Wenn Liebe erwachsen wird

Das Wachstum der eigenen Liebesfähigkeit fordert uns immer in doppelter Weise heraus: Zum einen müssen wir dabei genau jene Fähigkeiten erlernen, die wir durch unsere Prägung meist nicht so gut entwickeln konnten. Zum anderen müssen wir uns von dem entfernen, was wir als Kinder oft fälschlicherweise mit „Liebsein“ verbunden haben.

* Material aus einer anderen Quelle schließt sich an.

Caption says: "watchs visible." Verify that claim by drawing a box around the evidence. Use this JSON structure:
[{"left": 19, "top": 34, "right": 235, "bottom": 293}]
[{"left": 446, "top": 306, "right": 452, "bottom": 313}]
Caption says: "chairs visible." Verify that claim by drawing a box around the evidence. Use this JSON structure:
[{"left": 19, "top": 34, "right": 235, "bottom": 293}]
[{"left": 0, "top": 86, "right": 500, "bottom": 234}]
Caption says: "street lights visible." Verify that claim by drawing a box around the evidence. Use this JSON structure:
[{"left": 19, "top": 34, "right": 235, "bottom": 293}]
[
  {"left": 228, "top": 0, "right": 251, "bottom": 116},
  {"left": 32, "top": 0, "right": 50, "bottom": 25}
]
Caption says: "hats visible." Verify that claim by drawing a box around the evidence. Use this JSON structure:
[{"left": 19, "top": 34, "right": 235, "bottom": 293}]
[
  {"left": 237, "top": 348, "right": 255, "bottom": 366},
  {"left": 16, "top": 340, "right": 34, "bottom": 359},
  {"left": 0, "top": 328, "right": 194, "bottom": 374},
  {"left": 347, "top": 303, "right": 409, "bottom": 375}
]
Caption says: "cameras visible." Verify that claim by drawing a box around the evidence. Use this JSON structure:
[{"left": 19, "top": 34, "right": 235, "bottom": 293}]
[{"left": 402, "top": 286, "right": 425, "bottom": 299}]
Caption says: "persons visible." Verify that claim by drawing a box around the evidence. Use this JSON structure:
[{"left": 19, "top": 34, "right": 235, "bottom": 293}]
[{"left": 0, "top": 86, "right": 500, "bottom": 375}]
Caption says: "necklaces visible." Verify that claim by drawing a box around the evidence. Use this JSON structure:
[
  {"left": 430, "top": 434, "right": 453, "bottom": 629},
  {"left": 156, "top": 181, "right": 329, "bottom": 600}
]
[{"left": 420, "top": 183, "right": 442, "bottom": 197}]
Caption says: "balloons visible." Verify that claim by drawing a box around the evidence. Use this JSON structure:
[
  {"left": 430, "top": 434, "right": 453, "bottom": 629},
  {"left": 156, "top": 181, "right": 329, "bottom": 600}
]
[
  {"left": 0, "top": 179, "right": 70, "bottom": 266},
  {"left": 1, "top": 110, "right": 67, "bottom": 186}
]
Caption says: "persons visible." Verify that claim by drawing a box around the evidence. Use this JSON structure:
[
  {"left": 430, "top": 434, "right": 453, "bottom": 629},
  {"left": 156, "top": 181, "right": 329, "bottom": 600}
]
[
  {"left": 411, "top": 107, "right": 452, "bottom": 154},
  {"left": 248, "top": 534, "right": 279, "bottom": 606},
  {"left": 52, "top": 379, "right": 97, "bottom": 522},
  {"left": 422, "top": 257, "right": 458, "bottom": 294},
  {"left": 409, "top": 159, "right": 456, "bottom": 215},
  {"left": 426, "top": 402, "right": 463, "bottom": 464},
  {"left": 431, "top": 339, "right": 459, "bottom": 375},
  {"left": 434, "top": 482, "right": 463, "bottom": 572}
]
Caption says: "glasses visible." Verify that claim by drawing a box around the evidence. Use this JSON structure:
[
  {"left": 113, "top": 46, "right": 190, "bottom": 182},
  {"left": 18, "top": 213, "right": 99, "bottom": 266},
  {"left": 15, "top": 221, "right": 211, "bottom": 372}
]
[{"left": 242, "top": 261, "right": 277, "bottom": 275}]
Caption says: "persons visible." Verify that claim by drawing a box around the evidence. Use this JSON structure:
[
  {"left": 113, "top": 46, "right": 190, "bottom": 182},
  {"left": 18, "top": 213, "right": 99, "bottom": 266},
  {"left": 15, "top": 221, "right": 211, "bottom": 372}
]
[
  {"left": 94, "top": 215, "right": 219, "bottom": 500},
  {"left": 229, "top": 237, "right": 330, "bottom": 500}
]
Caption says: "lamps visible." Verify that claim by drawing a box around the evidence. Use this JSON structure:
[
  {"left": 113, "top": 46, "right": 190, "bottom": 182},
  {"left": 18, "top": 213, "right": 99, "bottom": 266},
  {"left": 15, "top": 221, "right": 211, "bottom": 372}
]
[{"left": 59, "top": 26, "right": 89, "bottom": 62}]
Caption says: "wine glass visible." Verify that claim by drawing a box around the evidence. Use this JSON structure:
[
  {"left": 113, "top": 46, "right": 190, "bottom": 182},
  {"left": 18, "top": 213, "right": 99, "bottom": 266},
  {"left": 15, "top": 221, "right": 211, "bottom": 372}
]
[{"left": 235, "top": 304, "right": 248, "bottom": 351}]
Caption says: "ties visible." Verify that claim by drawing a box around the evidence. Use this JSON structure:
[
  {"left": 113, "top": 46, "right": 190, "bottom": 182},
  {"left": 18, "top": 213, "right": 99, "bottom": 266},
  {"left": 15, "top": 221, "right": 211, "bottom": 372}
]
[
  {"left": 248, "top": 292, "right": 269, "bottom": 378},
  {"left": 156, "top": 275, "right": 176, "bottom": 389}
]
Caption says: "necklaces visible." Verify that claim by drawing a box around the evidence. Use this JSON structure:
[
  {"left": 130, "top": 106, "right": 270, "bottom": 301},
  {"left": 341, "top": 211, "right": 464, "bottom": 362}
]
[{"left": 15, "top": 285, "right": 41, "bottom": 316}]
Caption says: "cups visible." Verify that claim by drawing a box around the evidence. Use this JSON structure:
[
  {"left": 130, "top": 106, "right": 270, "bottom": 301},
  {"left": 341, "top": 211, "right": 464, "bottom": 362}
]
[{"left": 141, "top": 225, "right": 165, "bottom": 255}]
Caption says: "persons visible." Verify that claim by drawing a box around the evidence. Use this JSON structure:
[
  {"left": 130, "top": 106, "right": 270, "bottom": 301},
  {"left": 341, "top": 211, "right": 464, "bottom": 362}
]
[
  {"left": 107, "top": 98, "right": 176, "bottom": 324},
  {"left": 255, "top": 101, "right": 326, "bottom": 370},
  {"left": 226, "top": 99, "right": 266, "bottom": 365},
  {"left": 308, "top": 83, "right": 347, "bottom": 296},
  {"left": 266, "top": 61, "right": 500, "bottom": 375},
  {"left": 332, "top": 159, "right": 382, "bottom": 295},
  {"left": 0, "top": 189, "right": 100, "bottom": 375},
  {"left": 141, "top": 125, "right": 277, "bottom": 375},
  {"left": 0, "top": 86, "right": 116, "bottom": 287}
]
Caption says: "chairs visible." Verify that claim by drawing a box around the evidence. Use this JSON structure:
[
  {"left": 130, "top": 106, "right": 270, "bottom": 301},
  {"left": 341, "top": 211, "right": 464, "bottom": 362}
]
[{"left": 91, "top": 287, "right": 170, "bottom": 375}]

„Als ich noch ein Kind war, da redete ich wie ein Kind, ich fühlte und dachte wie ein Kind. Als ich dann aber erwachsen war, habe ich die kindlichen Vorstellungen abgelegt“, schreibt der Apostel Paulus am Ende seines berühmten „Hohen Liedes der Liebe“ (1. Korintherbrief, Kapitel 13). Auch unsere Vorstellung von Liebe muss erwachsen werden – und manchmal auch unser Bild von Gott. Denn der wünscht sich nicht bloß „brave Kinder“, „unempfindliche Kinder“, oder solche, die meinen, für alles selbst die Verantwortung übernehmen zu müssen. Vielmehr will er, der der Ursprung aller Liebe ist (1. Johannes 4,16), uns dabei helfen, gelingende Beziehungen zu leben, indem wir immer mehr zu wahrhaftig Liebenden werden. Zu mutig Liebenden, die, wenn nötig, Unrecht beim Namen nennen, statt sich stets um des lieben Friedens willen zu verbiegen. Zu zärtlich Liebenden, die zu echter Nähe fähig sind, ohne die Angst, verletzt zu werden. Zu starken Liebenden, die auch in dunklen Beziehungstälern durchhalten. Und zu realistisch Liebenden, die sich selbst und andere mit ihren Schwächen annehmen und tragen können.